Option D: An independent body would investigate allegations of sexual misconduct, and possibly other kinds of serious inmate allegations.

A fourth option involves creating a new independent body that would be responsible for investigating and coming to a finding with respect to allegations by inmates of a serious nature, including sexual misconduct. This body would be created by legislative amendment, and would have its authority and procedures outlined in law.

This idea is not a new one and in fact has been suggested by the very body whose role is to provide recommendations, including those that are of a systemic nature. The Correctional Investigator has more than once recommended such a mechanism. The Annual Report of 1996-7 states:

      "On the basis of this Office's experience over the years in dealing with the Correctional Service and without in any way limiting the judicial guidance and control called for by Madame Justice Arbour, I believe there is an urgent need for a mechanism somewhere between the Ombudsman function of this Office and the courts, with the legislative authority to order timely corrective action in instances of illegalities, gross mismanagement or unfairness. The correctional environment, the impact of administrative decisions on individuals within that environment and the past track record of the Correctional Service in approaching individual and systemic areas of legitimate concern in an objective, timely and thorough fashion, demands that a timely and responsive binding avenue of redress be available.

      So again, as I did in last year's Annual Report, in response to and in support of the findings of Madame Justice Arbour, and in concert with the ongoing review of the Corrections and Conditional Release Act, the Commissioner, recommend:

    a) that an administrative tribunal be established with the authority both to compel Correctional Service compliance with legislation and policy governing the administration of the sentence and to redress the adverse effects of non-compliance, and

    b) that access to the tribunal be provided for those instances where if within a reasonable time after receiving a recommendation from the Correctional Investigator pursuant to s. 179 of the Corrections and Conditional Release Act, the Commission of Corrections takes no action that is seen as adequate or appropriate.

      This recommendation, as I have previously indicated, is intended to support and complement, not attenuate or replace, the function of this Office in ensuring that areas of offender concern are decided on in an objective and timely fashion consistent with the Service's legislative responsibility."pg.3)

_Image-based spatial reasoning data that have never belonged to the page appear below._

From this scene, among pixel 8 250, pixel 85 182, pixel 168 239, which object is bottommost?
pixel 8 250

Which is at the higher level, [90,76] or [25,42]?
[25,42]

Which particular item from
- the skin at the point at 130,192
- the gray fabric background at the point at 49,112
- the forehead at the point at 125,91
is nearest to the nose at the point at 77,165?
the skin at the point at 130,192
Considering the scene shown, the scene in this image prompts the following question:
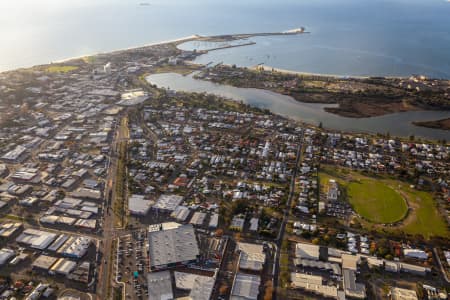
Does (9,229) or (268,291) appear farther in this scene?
(9,229)

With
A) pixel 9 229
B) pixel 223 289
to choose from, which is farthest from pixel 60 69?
pixel 223 289

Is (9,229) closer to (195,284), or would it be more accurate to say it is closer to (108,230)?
(108,230)

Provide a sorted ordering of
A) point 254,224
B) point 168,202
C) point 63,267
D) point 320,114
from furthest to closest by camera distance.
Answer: point 320,114 < point 168,202 < point 254,224 < point 63,267

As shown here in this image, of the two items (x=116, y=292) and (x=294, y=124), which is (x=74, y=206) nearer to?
(x=116, y=292)

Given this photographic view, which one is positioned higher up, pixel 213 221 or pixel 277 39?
pixel 277 39

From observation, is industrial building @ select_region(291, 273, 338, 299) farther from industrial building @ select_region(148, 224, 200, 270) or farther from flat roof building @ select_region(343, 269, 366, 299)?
industrial building @ select_region(148, 224, 200, 270)

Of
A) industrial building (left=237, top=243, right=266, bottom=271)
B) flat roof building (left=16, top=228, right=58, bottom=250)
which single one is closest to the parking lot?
flat roof building (left=16, top=228, right=58, bottom=250)

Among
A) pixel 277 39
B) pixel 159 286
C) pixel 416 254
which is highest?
pixel 277 39

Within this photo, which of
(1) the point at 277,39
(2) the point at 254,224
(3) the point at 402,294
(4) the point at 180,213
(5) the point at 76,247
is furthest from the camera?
(1) the point at 277,39

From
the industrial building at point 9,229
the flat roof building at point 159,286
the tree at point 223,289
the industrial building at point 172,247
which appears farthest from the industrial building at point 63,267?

This option, then, involves taking the investigations of sexual misconduct allegations, along with other allegations of a serious nature such as physical assault, away from CSC and giving the responsibility to an independent body. This option certainly would be seen to be independent by all parties, and would have trained investigators to handle these complex complaints. Such a body would develop considerable understanding and knowledge of the unique world of the penitentiary, and could bring this to bear on coming to a determination. Investigators could also be trained to have knowledge and sensitivity with respect to victims of sexual abuse/misconduct.

There are a number of issues that would need to be addressed in such a model. The question of how stipulations for handling of discipline of employees spelled out in collection agreements with unions can be incorporated in such a new approach, and the degree to which the discipline process would need to rest within CSC are central ones. It may be that such a body would handle fact finding only, leaving discipline to the present CSC process, possibly guided by legislation. Whether information gathered in an investigation of an allegation could be used against a staff member in any discipline or criminal hearing is another important question to be addressed.